Uns colegas muito unidos, alguns mais refinados de tez clara e outros mais toscos,
morenos e com músculos integrais conversavam acalorados, quase brigando,
sobre o trabalho que realizavam juntos naquela cozinha industrial.
Os refinados resolveram separar-se e foram para outro departamento, onde trabalhariam
o cozimento de uma maneira mais rápida e com pouca água. Enfrentariam
o desafio de ficarem juntos e soltos ao mesmo tempo, senão, o patrão
os mandaria para a rua dentro de um grande saco de plástico preto (é
o que diziam às escondidas).
Os colegas morenos desconfiavam que os refinados não fossem dar conta
do serviço, pois eram muito pálidos e desnutridos. Então,
os morenos, por serem tão íntegros e fortes, resolveram ajudar
os refinados. Para conseguir esse feito, atrasaram a produção
com a desculpa de demorarem mais para cozinhar e também por serem mais
cabeças duras e insistirem em fazer o trabalho à moda antiga.
E... Conseguiram. A manobra dos operários morenos deu certo - ainda mais
quando os refinados apareceram sem jeito pedindo-lhes auxílio - pois
o plano deles escorrera sem vitaminas e completamente descascado pelo grande
ralo da pia industrial.
Refinados e morenos, setores a, b e c, operários das hierarquias um,
dois e três e tantos outros, deram-se as mãos corajosamente e submergiram
seus corpos suados pelo vapor da fornalha no grande tonel cheio de temperos
agressivos, onde teriam que absorvê-los para depois liberá-los.
Em parte o plano funcionou, porque muitos conseguiram soltar todo o sabor nos
pratos que vinham girando sem parar nas mãos das máquinas, um
atrás do outro. No entanto, os refinados não aguentaram.
Mesmo com a ajuda dos colegas, eles ainda precisavam de mais forças para
realizar aquele serviço, pois de tanto trabalhar sem roupas de segurança
tinham perdido até as cascas que os protegiam e devido a isso se desfizeram
no tonel. Foram logo dispensados como acidente de trabalho. Dizem que alguns
saíram da cozinha embalados em grandes sacos de plástico preto.
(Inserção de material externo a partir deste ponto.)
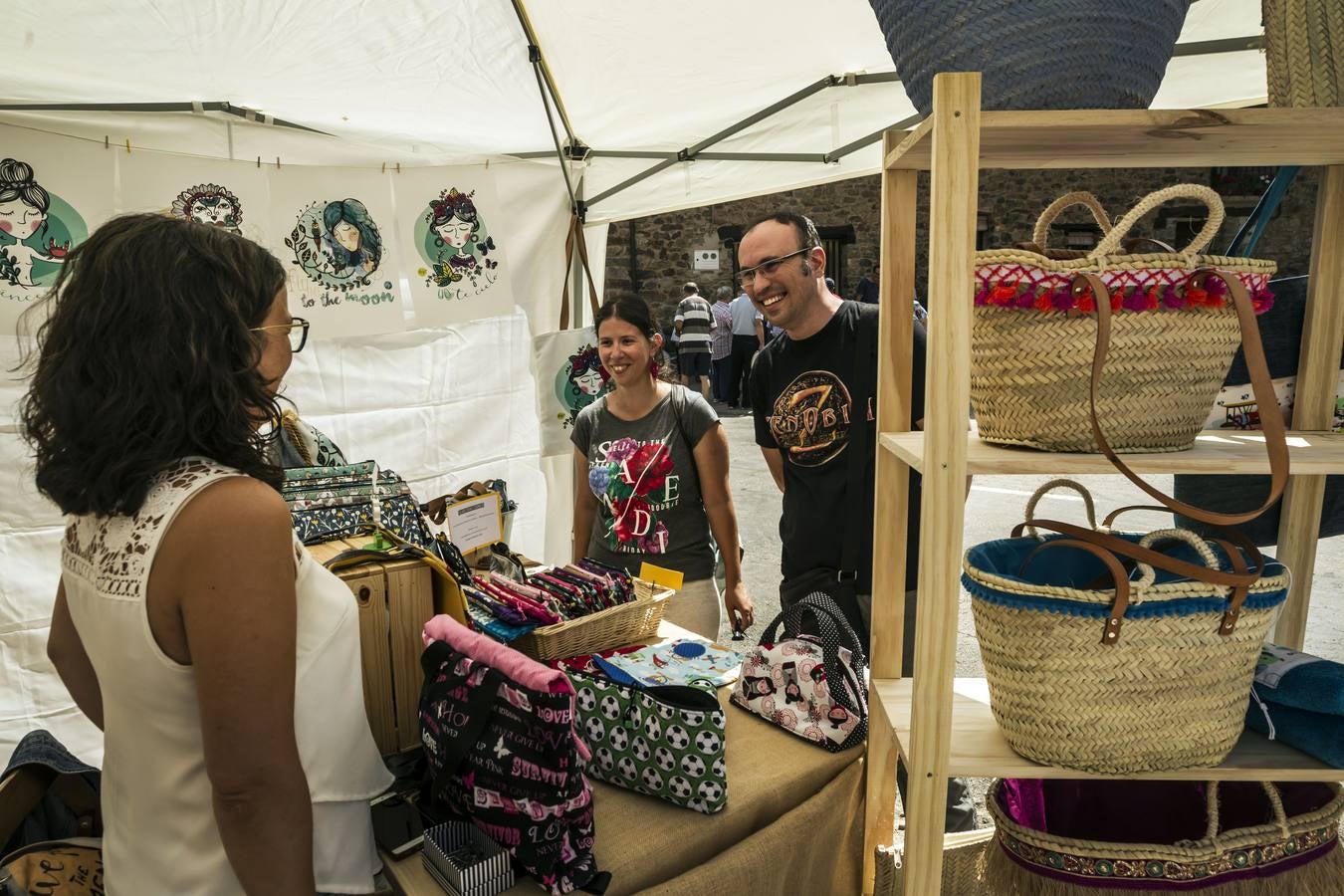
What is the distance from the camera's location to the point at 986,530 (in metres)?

Já os morenos, foram os escolhidos pelo controle de qualidade industrial,
pois não se desmancharam no exercício da função
e, depois, na hora do almoço se apresentaram no refeitório experimental
ainda inteiros e perfumados com o suor dos temperos.
Esse fato espalhou-se pela grande cozinha e um grupo de estagiários escorregadios
não se conformou com o sucesso daqueles trabalhadores tão pequenos
e insignificantes, que conseguiram vencer unindo-se uns aos outros. Na verdade,
não era inveja, eles só queriam fazer parte daquela elite e aquilo
os fez babar de vontade. Daí, os quiabos se apresentaram como complemento
irresistível à liga milenar do arroz, misturando-se aos poucos
com os grãos e acrescentando seus atributos crocantes àquela tradição.
Surgiu, então, uma parceria de dar água na boca, mais conhecida
como quiabos fritos com arroz integral, ou como trabalho diversificado e nutritivo
em equipe.
A indústria ficou mais poderosa com os lucros obtidos e até resolveu
mudar o projeto da embalagem final, trocando os radicais sacos de plástico
preto por embalagens translúcidas. Só ficou uma dúvida
nos vapores que rolavam soltos pelos tonéis da grande cozinha:
- Será que as proteínas resistiriam às novas regras? Afinal,
tanto funcionários como patrões lidavam com algo muito importante:
a base alimentar do povo, a força do arroz refinado, integral, tipo exportação
e de toda a imensa diversidade geográfica que a terra brasileira oferecia.
Ideais são maravilhosos. Mas na prática, as coisas mudam:
O arroz no prato sucumbiu aos talheres e até aos palitos; os quiabos,
ao perceberem sua miserável e secundária situação
à mesa, soltaram a baba que ainda guardavam e resvalaram com sabedoria
do garfo de três pontas que os perseguia.